2. Januar 2018 – Style

Madame d’Ora. Machen Sie mich schön!

In einer umfassenden Retrospektive gibt das Hamburger Museum für Kunst und Gewerbe erstmals einen Überblick über das Schaffen der Fotografin Madame d'Ora (1881 - 1963). Sehenswert!

Madame d‘Ora, Dolly Sisters, um 1928, Silbergelatineabzug, 17 x 19,7 cm © Nachlass d’Ora/Museum für Kunst und Gewerbe Hamburg
Madame d‘Ora, Madame Faure in einem Kostüm von Pierre Balmain, 1953, Silbergelatineabzug, 23,5 x 21 cm, © Nachlass d’Ora/Museum für Kunst und Gewerbe Hamburg
Madame d’Ora, Die Operettendiva Fritzi Massary, 1923, Silbergelatineabzug, 30,2 x 23,4 cm, © Nachlass d’Ora/Museum für Kunst und Gewerbe Hamburg

Wer sich von Madame d‘Ora (1881-1963) porträtieren lässt, verleiht seiner Person einen Hauch französischer Eleganz. D‘Ora fotografiert Schriftsteller wie Arthur Schnitzler, den Komponisten Alban Berg und den Kulturkritiker Hermann Bahr. Es entstehen Porträts der Schwestern Wiesenthal, der skandalumwitterten Nackttänzerin Anita Berber, des Operettenstars Fritzy Massary sowie von Josephine Baker, Anna Pawlowa und Coco Chanel. Von 1910 bis in die 1950er Jahre ist Madame d’Ora die Porträtistin der Wiener und Pariser Gesellschaft und der Künstlerbohème. Ihre Ateliers sucht man auf, um ästhetisch anspruchsvolle und reizvolle Selbstbildnisse entgegenzunehmen, die einen zeitgemäßen Look ausstrahlen und den Anspruch auf einen Platz in der Welt der schönen, gebildeten und berühmten Menschen unterstreichen. Gleichzeitig fotografiert Madame d’Ora auch Mode u.a. für die Wiener Werkstätten. In den 1920er Jahren platziert die geschäftstüchtige Fotografin ihre Aufnahmen in der sich rasant entwickelnden illustrierten Presse und liefert Vorlagen für neue, gehobene Lifestyle-Magazine wie Die Dame des Ullstein Verlags, Madame oder Officiel de la Cuture et de la Mode. Der zweite Weltkrieg setzt eine radikale Zäsur. Als Jüdin flieht d’Ora 1940 in die Ardèche und gelangt 1945 nach Österreich, wo sie 1945/1946 bei Wien das Schicksal der Flüchtlinge dokumentiert. Hier betätigt sie sich erstmals als Sozialreporterin. 1950 und 1958 schafft sie zwei bis heute verstörende Serien über Schlachthöfe, die als künstlerische Reaktion auf die Gräuel des Krieges verstanden werden können.

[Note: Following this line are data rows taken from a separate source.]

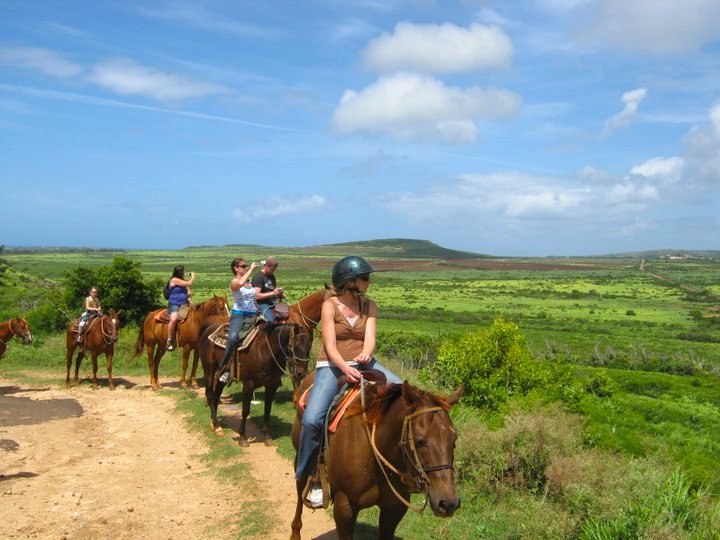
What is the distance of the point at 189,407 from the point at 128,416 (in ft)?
4.25

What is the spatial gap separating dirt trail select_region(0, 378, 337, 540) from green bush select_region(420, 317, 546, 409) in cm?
806

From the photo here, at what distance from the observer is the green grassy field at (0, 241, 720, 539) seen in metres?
6.45

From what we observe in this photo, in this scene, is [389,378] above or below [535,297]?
above

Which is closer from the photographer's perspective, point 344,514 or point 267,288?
point 344,514

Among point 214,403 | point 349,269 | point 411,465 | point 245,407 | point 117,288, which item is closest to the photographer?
point 411,465

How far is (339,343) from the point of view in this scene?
5.37 metres

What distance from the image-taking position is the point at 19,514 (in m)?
7.48

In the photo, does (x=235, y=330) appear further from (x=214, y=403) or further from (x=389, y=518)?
(x=389, y=518)

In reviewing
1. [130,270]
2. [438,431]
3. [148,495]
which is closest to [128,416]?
[148,495]

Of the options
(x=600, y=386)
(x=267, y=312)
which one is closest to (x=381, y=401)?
(x=267, y=312)

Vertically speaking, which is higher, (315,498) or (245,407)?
(315,498)

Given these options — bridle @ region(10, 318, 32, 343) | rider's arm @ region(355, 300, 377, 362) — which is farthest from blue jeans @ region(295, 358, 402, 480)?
bridle @ region(10, 318, 32, 343)

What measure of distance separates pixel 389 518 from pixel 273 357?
5.37 meters

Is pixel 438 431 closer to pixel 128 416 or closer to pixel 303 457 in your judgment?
pixel 303 457
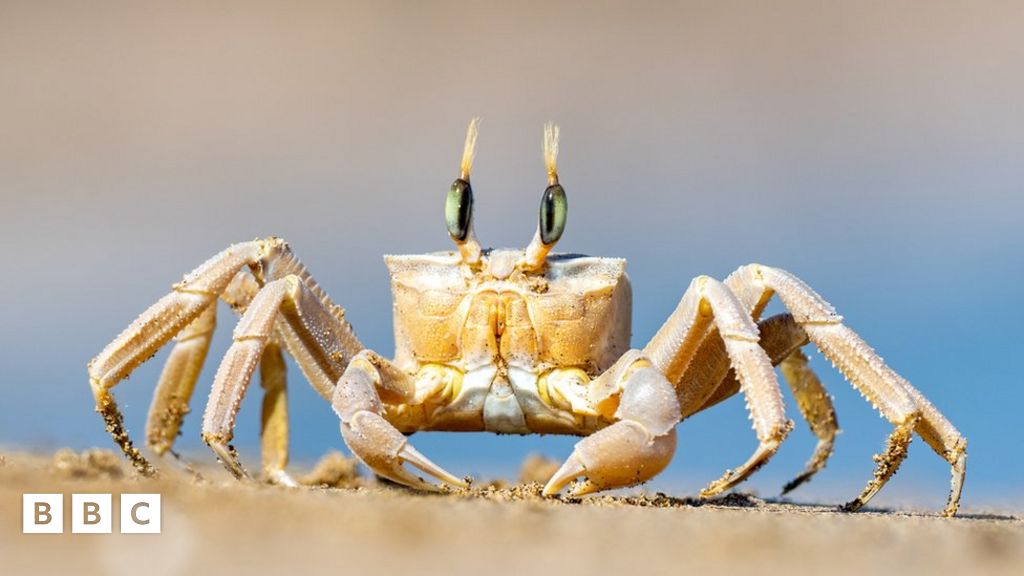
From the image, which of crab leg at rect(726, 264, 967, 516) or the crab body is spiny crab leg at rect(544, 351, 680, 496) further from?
crab leg at rect(726, 264, 967, 516)

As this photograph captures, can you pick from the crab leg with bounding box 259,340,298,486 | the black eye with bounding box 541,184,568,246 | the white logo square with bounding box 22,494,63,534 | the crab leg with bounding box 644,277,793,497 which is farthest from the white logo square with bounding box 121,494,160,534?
the crab leg with bounding box 259,340,298,486

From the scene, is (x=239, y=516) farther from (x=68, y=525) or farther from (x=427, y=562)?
(x=427, y=562)

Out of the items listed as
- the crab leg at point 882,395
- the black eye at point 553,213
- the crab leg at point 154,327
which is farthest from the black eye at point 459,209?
the crab leg at point 882,395

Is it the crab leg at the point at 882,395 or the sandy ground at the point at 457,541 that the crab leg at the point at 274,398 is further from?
the crab leg at the point at 882,395

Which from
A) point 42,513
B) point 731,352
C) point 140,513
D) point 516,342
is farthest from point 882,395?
point 42,513

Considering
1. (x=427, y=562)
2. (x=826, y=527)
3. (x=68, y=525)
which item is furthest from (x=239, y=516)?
(x=826, y=527)

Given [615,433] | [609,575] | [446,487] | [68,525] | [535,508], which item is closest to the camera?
[609,575]
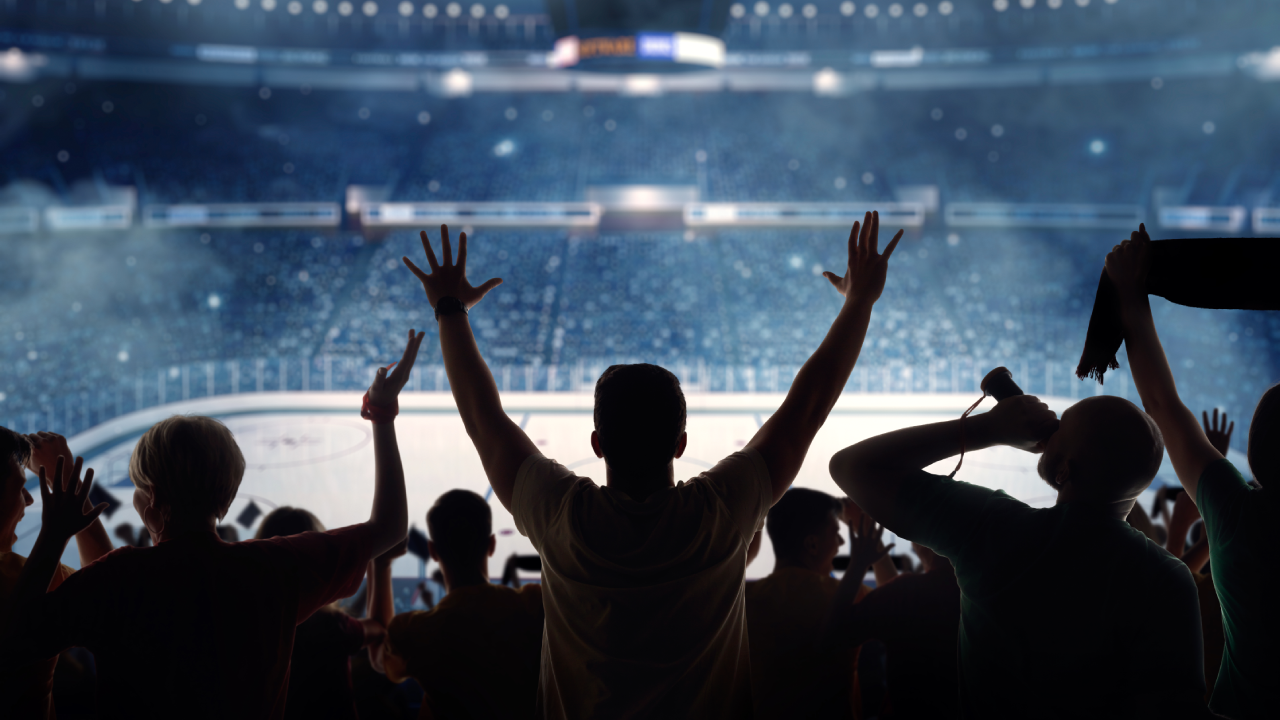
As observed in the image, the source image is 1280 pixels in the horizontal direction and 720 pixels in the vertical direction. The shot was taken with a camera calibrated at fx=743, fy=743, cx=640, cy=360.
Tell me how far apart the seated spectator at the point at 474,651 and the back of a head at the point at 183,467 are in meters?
0.43

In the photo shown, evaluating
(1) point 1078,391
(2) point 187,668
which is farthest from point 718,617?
(1) point 1078,391

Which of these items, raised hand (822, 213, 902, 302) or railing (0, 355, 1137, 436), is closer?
raised hand (822, 213, 902, 302)

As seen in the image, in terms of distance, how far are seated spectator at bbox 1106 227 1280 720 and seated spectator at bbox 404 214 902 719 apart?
635 millimetres

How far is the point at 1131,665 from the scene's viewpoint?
906 mm

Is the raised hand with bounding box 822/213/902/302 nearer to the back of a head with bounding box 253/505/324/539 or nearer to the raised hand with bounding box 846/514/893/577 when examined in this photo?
the raised hand with bounding box 846/514/893/577

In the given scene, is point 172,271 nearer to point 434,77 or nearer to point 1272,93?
point 434,77

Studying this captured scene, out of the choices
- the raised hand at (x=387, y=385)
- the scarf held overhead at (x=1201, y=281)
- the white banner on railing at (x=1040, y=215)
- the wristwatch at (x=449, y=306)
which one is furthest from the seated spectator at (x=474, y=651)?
the white banner on railing at (x=1040, y=215)

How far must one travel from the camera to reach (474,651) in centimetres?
128

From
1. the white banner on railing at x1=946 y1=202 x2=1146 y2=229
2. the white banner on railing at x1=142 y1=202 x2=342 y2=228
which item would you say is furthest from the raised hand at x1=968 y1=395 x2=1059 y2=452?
the white banner on railing at x1=142 y1=202 x2=342 y2=228

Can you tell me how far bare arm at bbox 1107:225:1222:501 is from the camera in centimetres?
117

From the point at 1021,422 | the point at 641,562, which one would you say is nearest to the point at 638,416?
the point at 641,562

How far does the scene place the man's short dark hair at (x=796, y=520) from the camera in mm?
1573

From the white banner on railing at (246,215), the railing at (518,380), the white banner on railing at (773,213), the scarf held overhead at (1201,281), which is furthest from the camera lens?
Result: the white banner on railing at (773,213)

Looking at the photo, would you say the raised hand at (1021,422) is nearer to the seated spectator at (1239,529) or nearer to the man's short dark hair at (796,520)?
Answer: the seated spectator at (1239,529)
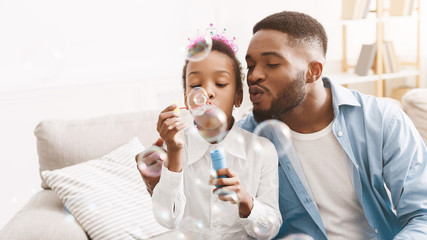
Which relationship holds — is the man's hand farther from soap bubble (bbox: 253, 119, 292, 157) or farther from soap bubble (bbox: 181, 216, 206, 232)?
soap bubble (bbox: 253, 119, 292, 157)

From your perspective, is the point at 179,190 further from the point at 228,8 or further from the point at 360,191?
the point at 228,8

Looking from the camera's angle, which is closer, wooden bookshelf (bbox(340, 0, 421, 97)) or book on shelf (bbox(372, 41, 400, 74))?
wooden bookshelf (bbox(340, 0, 421, 97))

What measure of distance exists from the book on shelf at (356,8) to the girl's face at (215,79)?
2417 mm

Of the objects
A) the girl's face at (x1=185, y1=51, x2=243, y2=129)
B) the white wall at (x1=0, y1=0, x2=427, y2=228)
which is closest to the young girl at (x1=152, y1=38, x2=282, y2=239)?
the girl's face at (x1=185, y1=51, x2=243, y2=129)

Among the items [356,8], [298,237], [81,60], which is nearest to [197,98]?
[298,237]

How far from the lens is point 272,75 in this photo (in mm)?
1139

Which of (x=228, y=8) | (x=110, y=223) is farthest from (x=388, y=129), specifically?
(x=228, y=8)

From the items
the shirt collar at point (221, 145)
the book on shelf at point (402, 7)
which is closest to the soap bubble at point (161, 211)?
the shirt collar at point (221, 145)

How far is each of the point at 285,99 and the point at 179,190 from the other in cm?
36

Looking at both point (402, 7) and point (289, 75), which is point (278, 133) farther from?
point (402, 7)

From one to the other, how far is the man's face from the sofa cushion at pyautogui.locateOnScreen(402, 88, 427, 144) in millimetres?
833

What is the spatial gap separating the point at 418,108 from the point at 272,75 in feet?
3.08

Madame d’Ora, Modehaus Zwieback, 1913, Silbergelatineabzug, 22,8 x 30 cm, © Nachlass d’Ora/Museum für Kunst und Gewerbe Hamburg

Aufmacher-Foto: Madame d‘Ora, Josephine Baker, 1928, Silbergelatineabzug, 19,4 x 16 cm, © Nachlass d’Ora/Museum für Kunst und Gewerbe Hamburg

Die Ausstellung ist noch bis 20.März zu sehen.